SANTA FE, N.M. (AP) - The New Mexico House of Representatives Tuesday unanimously passed legislation to clarify a law requiring the reporting of suspected child abuse and neglect to authorities.

The bill by Santa Fe Democrat Brian Egolf removes reference to the 10 categories of people, including physicians, nurses and teachers, who were previously specified in law as having to contact authorities about suspected abuse.

“This bill restores the original intent of this law, and makes it clear that we all have the responsibility to report child abuse,” Egolf said in a statement.

Despite a number of abuse cases highlighting problems with the state’s overwhelmed child welfare system, several measures stalled during last year’s 30-day legislative session.

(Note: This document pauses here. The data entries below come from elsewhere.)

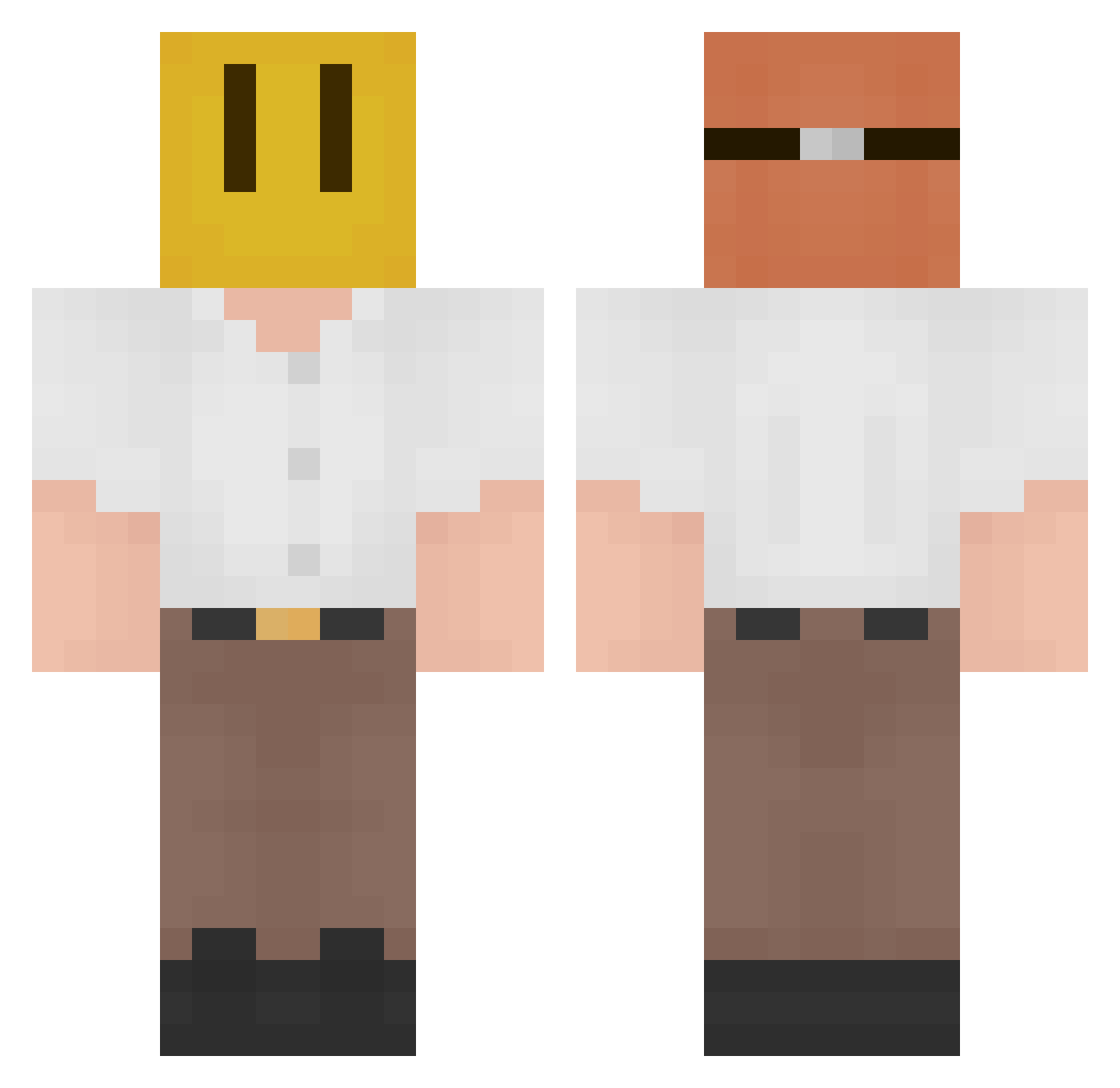 MEYOUMEYOUU Minecraft skin, front and back view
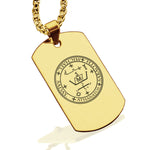 Stainless Steel Seal of Archangel Michael Dog Tag Pendant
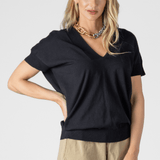 V Neck Knit Top - Plan C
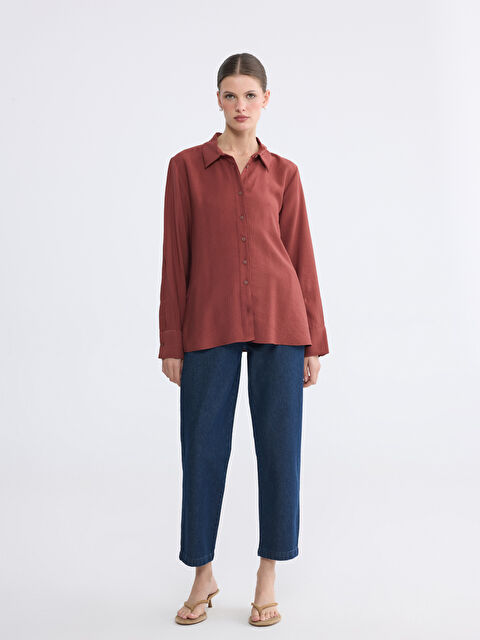 LCWAIKIKI Classic Beli Lastikli Carrot Fit Kadın Jean Pantolon - S6EN15Z8-309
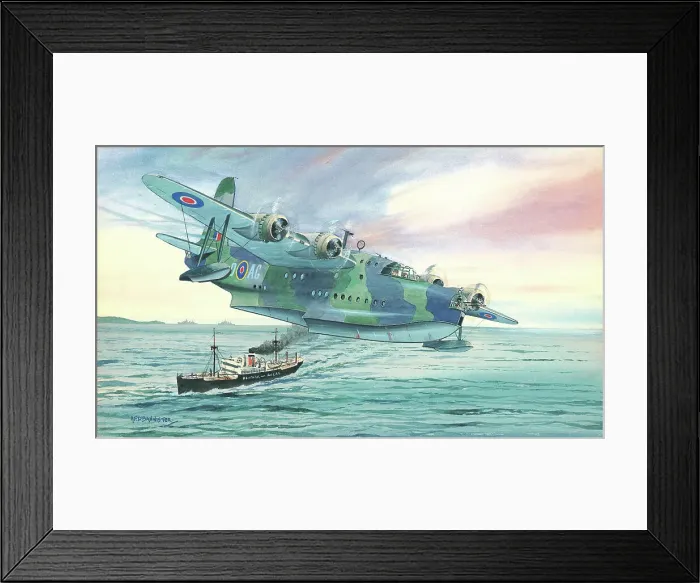 Framed Print : Short Sunderland RAF royal air force aviation Framed Print : Short Sunderland RAF royal air force aviation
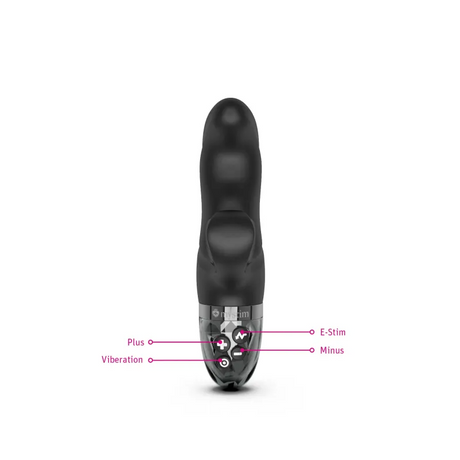 Mystim Hop Hop Bob e‑stim Vibrator — Black - MY5409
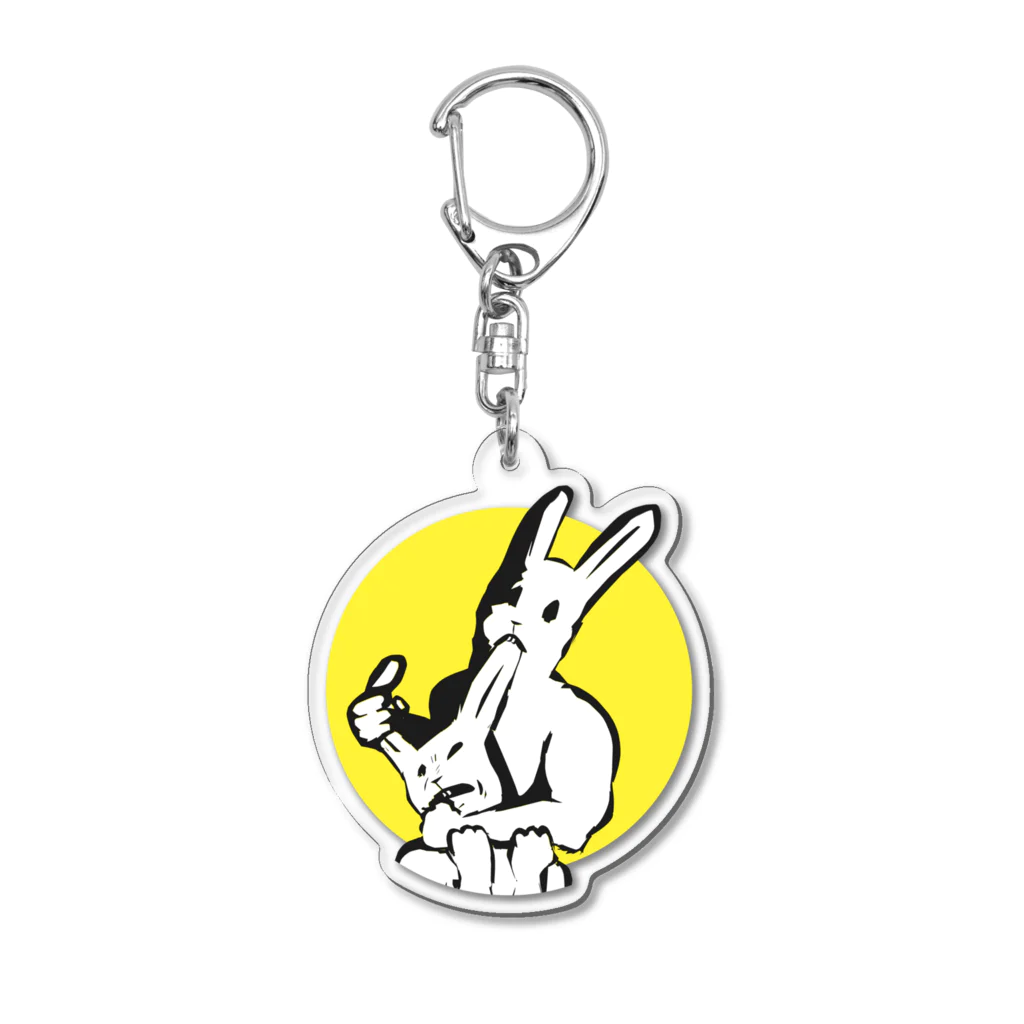 LONESOME TYPE ススの共喰い🐰（ウサギ） Acrylic Key Chain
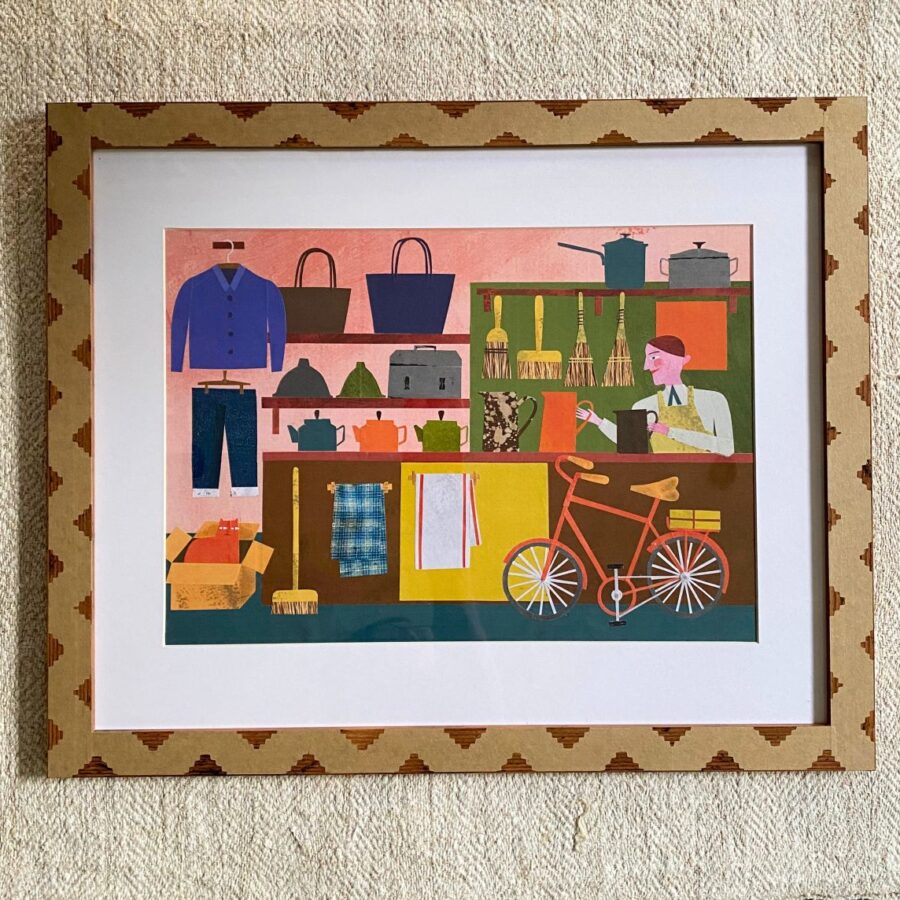 Marion Elliot colourful papercut collage design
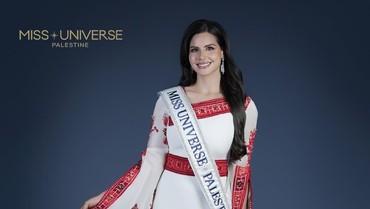 Nadeen Ayoub Cetak Sejarah, Jadi Perwakilan Pertama Palestina di Miss Universe 2025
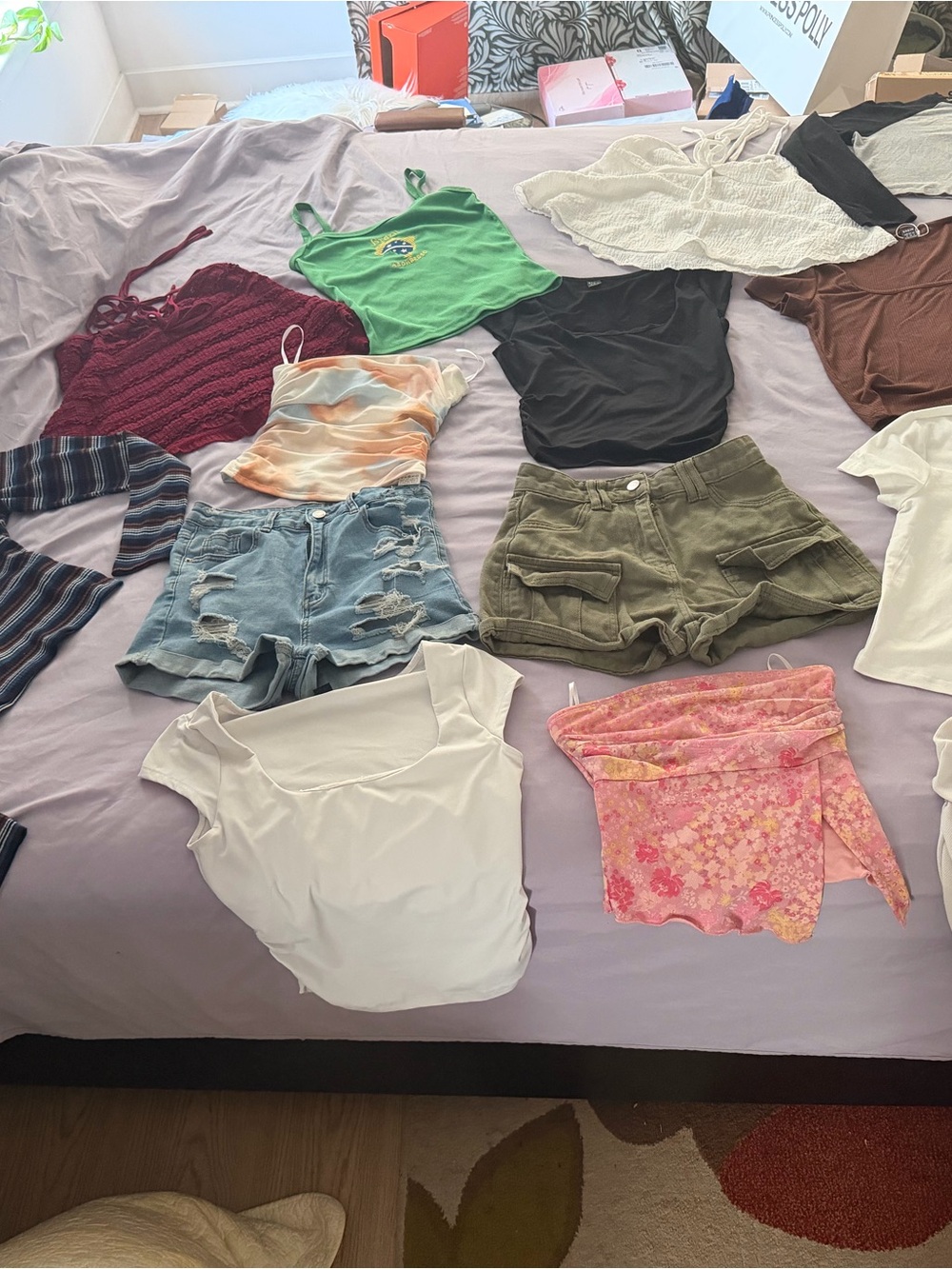 Assorted SHEIN Women's Summer Tops & Shorts Bundle -shirts and tops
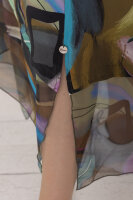 Платье DP 20025GN Платье - из штапеля (вискоза 100%), отделка понизу - из шифона (полиэстер 100%).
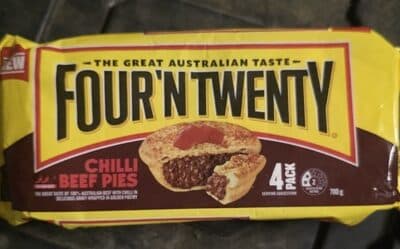 Chilli beef pie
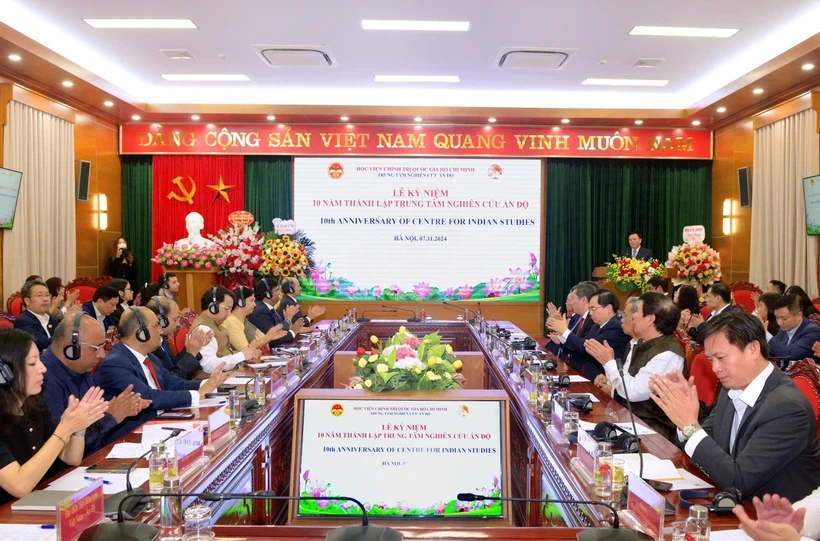 Le professeur Nguyên Xuân Thang, membre du Politburo, directeur de l’Académie nationale de politique Hô Chi Minh (HCMA) et président du Conseil théorique central. Photo: VietnamPlus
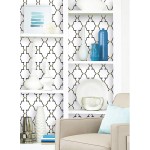 Timeet Black and White Trellis Wallpaper Peel and Stick Wallpaper 17.7"x78.7" Self Adhesive Removable Wallpaper Waterproof for Shelf Liner Drawer Room Wall Decor Film Vinyl Roll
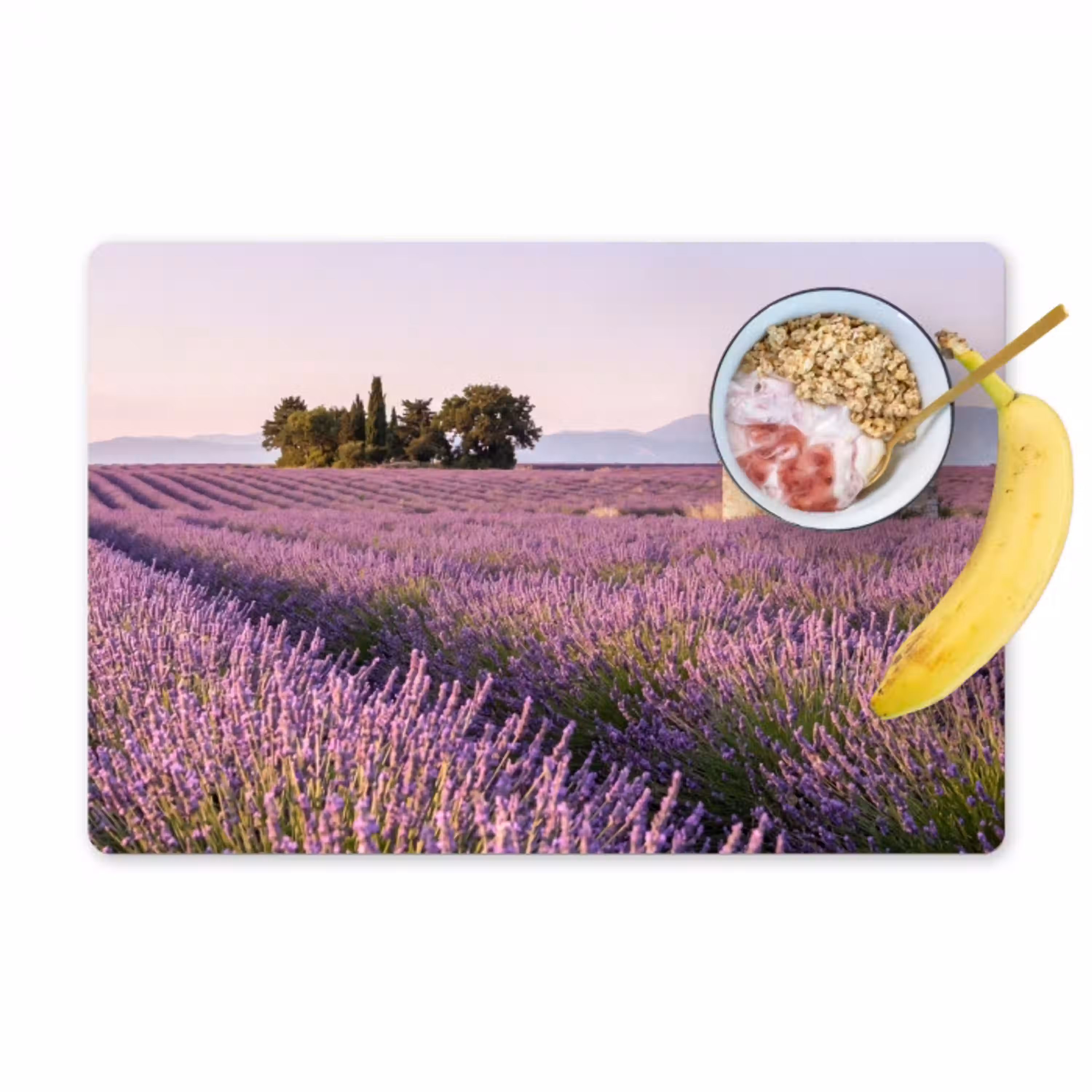 Lavendel - Landschap - Sereen - Paars Placemat vinyl groot -zzzproduct_Kitchenyeah-website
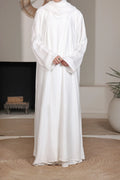 Hareer White Abaya by Al Deebaj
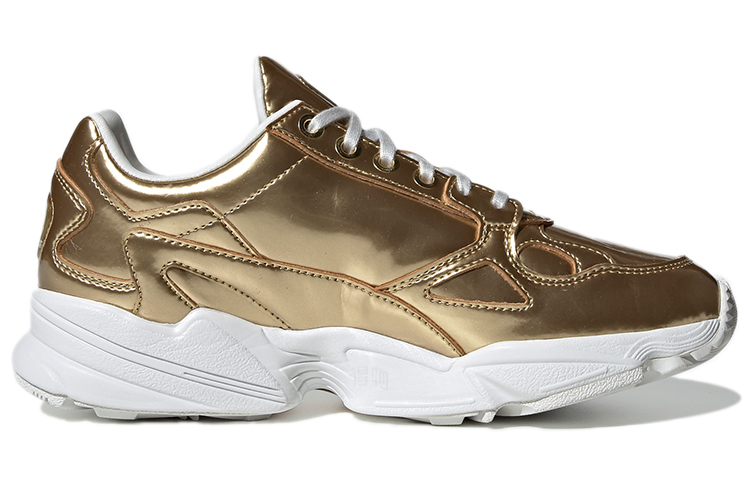 Женские кроссовки adidas originals Falcon PU (золотой) — фото 2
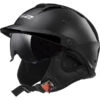 LS2 Casque Ouvert De Moto Rebellion Solid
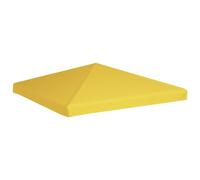 vidaXL Gazebo Top Cover 270 g/m² 3x3 m Yellow Garden Patio Replacement Canopy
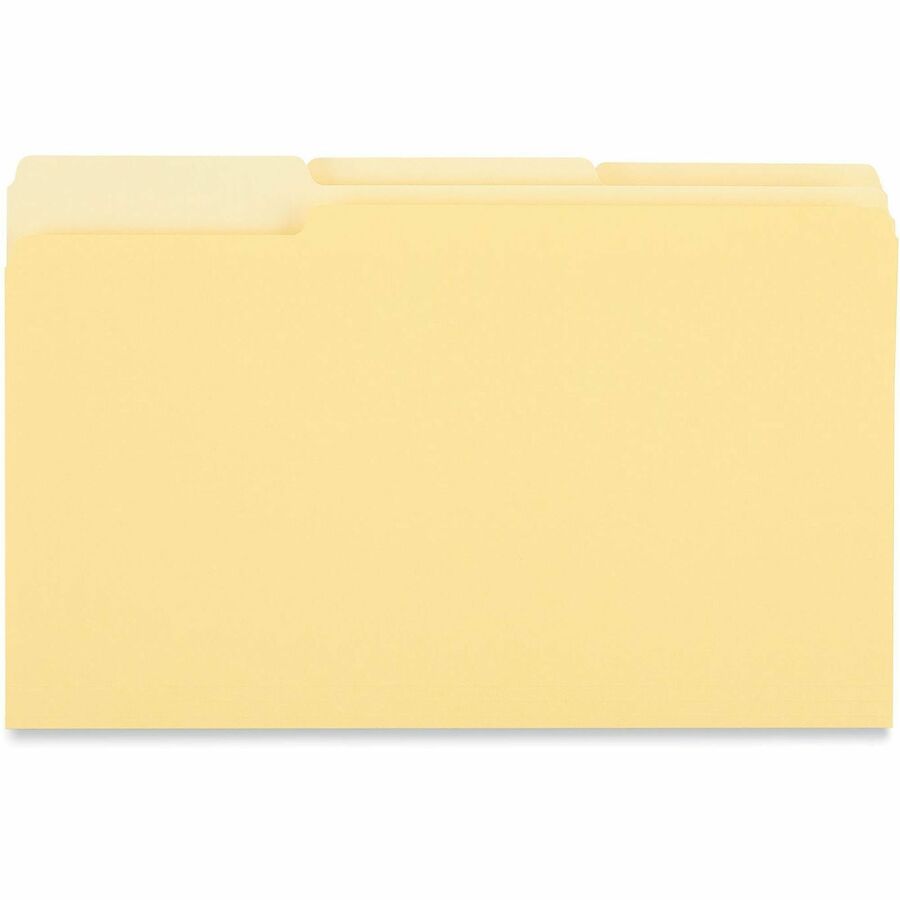 Interior File Folders, 1/3-Cut Tabs: Assorted, Letter Size, 11-pt Stock, Assorted Colors, 100/Box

Some bills aimed to fix a legal loophole created by an appellate court decision that narrowed the list of people who must report suspected cases of abuse and neglect.

Republican Gov. Susana Martinez and a bipartisan coalition of lawmakers have been pushing for clarification ever since the 2013 ruling.

A slew of bills - such as Egolf’s - winding through the current legislative session aim to bolster protections for children, expand the scope of some laws and add more punishable offenses.

“Every single person in our state should be required to protect our children and report child abuse if they know or suspect it to be occurring,” Martinez said in a statement. “That’s always been the law of the land, and it’s our responsibility. We need to set the matter straight, and I’m glad the House has passed this bipartisan legislation to make sure every New Mexican knows it’s our job to protect children from abuse.”

The legislation now moves to the Senate for consideration.